* Stated problem
Copy exactly the lines from the one containing "With the options being" through the last line of the records, both included, and nothing more.

Scene question records
-=-=-
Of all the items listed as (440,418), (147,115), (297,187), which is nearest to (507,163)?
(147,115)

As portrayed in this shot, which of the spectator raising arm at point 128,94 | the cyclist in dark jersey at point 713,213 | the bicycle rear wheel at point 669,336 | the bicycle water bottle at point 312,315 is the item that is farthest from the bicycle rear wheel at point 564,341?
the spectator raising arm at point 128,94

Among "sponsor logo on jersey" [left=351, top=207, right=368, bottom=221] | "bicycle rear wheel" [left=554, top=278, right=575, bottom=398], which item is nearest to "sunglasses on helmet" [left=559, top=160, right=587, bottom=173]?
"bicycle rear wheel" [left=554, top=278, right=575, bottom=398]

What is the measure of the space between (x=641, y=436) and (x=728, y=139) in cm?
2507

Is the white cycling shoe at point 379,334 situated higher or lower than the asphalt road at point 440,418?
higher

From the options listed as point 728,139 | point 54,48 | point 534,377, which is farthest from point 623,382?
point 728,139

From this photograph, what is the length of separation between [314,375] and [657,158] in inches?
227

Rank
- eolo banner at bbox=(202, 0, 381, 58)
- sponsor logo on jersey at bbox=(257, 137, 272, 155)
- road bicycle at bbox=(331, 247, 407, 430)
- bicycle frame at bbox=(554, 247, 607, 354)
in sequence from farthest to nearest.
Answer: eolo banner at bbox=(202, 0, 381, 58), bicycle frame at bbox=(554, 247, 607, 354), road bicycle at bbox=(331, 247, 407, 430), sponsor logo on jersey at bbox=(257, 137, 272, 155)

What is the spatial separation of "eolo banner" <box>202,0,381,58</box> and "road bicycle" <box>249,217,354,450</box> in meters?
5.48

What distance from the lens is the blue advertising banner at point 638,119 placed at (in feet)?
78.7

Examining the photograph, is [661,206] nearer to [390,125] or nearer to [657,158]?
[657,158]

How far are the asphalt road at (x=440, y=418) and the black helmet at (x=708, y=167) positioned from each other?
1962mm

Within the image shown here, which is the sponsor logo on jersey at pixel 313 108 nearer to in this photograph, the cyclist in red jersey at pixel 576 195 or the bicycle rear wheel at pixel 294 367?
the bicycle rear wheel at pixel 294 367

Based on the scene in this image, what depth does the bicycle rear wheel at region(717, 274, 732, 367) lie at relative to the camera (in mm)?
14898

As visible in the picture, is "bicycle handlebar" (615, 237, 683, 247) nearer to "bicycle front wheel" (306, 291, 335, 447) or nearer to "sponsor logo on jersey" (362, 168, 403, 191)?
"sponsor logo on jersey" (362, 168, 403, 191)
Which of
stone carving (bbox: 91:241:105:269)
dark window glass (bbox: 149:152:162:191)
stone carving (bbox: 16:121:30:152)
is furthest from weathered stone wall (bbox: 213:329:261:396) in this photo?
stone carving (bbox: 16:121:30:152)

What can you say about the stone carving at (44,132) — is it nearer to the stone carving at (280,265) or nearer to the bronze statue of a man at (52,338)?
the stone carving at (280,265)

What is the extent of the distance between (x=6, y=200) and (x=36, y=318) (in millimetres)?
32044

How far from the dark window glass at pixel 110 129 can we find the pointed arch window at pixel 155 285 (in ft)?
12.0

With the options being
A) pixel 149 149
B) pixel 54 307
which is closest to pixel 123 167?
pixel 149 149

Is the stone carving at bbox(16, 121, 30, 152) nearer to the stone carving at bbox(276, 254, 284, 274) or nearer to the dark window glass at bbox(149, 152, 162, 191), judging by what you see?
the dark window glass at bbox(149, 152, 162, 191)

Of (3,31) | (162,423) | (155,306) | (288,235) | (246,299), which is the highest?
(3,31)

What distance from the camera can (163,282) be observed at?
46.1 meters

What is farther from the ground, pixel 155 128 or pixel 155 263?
-=-=-
* Solution
With the options being
A) pixel 149 149
B) pixel 54 307
which is closest to pixel 123 167?
pixel 149 149

Is the stone carving at bbox(16, 121, 30, 152) nearer to the stone carving at bbox(276, 254, 284, 274) or nearer to the dark window glass at bbox(149, 152, 162, 191), judging by what you see?
the dark window glass at bbox(149, 152, 162, 191)

Of (3,31) | (162,423) | (155,306) | (288,235) | (246,299), which is the highest?
(3,31)

What distance from the camera can (163,282) be observed at?
46.1 meters

What is farther from the ground, pixel 155 128 or pixel 155 263?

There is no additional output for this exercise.